= Chris Paling =

English radio producer and author (1956–2024)

Christopher David Paling (1956 – 5 February 2024) was a British radio producer, artist, playwright and author of modern fiction.

==Biography==
Born in 1956 in Derby, Paling studied social sciences at the University of Sussex. He started working as a studio manager for BBC radio in 1981. In the early 1990s he had a Thirty Minute Theatre play called Way Station produced on BBC Radio 4. He wrote more radio plays and later began writing novels.

After the Raid (1995), a wartime study of a shattered mind, was closely followed by Deserters (1996) and Morning All Day (1997). Paling feared The Silent Sentry (1999), about a radio producer who cracks up, might be "the longest resignation letter in history", but he remained a Radio 4 producer. Newton's Swing (2000) was a subtle stateside thriller; The Repentant Morning (2003) is set in London and Spain in 1936; A Town by the Sea (2005) is a departure from his previous style, leading the reader through a strange landscape of unfamiliar people and places. Minding (2007), nominated for the Mind book of the year, was described as "a delicately and intimately drawn portrait".

Paling wrote a series of plays entitled Words and Music, broadcast by BBC Radio 4 in the summer of 2013. In 2017 his book Reading Allowed: True Stories and Curious Incidents from a Provincial Library was published.

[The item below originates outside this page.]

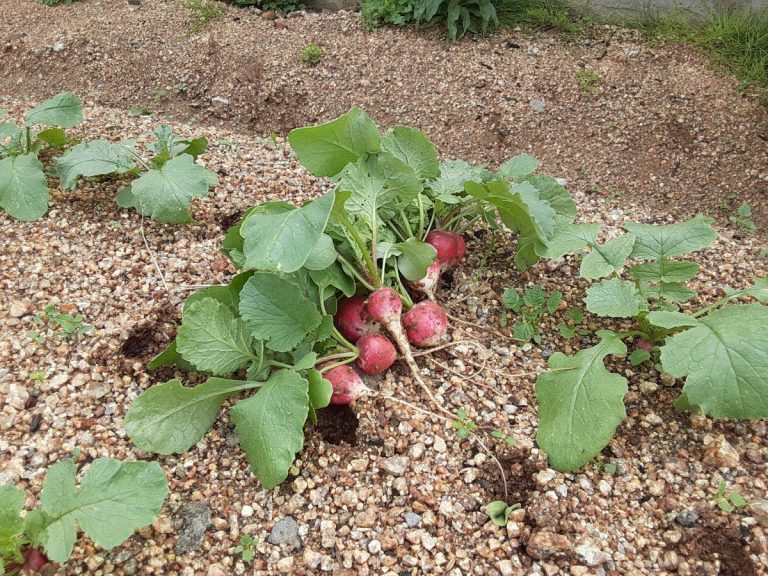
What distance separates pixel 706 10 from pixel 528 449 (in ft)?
12.1

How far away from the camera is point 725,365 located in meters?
1.65

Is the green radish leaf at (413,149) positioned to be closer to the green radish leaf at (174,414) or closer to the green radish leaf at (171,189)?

Paling was married with two children, and lived in Brighton. He died in Hove on 5 February 2024.

==Bibliography==
- After the Raid (1995)
- Deserters (1996)
- Morning All Day (1997)
- The Silent Sentry (1999)
- Newton's Swing (2000)
- The Repentant Morning (2003)
- A Town by the Sea (2005)
- Minding (2007)
- Nimrod's Shadow (2010)
- Reading allowed: True stories and Curious Incidents from a Provincial Library (2017)
- A Very Nice Rejection Letter: Diary of a Novelist. Little, Brown Book, 2021. ISBN 9781472134875.